_PROVIDED TEXT_:
Moderates – Unabashedly pro-IT, they see the Internet as this era’s driving force for both economic growth and social progress and they believe a light touch from government is useful in helping the Internet reach its potential.  “Do no harm” to limit to IT innovations but also “actively do good” is their mantra. Examples of moderates include the Center for Advanced Studies in Science and Technology Policy, the Center for Strategic and International Studies, ITIF, and the Stilwell Center.

Moral Conservatives – These groups see the Internet as an often smutty and dangerous place teeming with pornographers, gamblers, child molesters, terrorists that only government can keep at bay. They pushed for passage of the Communications Decency Act and Child Online Protection Act, Internet filtering in libraries, and worked to push legislation to ban online gambling.  Examples are groups like the Christian Coalition and Focus on the Family, and around the world with countries like Indonesia, Thailand, Saudi Arabia and other religiously conservative nations that seek to limit activity on the Internet.

_DATA PROVIDED_:
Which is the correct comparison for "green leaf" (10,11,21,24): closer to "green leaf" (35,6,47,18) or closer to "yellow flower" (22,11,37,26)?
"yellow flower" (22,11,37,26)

_AIM OF THE EXERCISE_: Return the stretch of the passage on Internet policy camps from "Moral Conservatives –" through "on the Internet.", copied word for word.

_SOLVED PROBLEM_:
Moral Conservatives – These groups see the Internet as an often smutty and dangerous place teeming with pornographers, gamblers, child molesters, terrorists that only government can keep at bay. They pushed for passage of the Communications Decency Act and Child Online Protection Act, Internet filtering in libraries, and worked to push legislation to ban online gambling.  Examples are groups like the Christian Coalition and Focus on the Family, and around the world with countries like Indonesia, Thailand, Saudi Arabia and other religiously conservative nations that seek to limit activity on the Internet.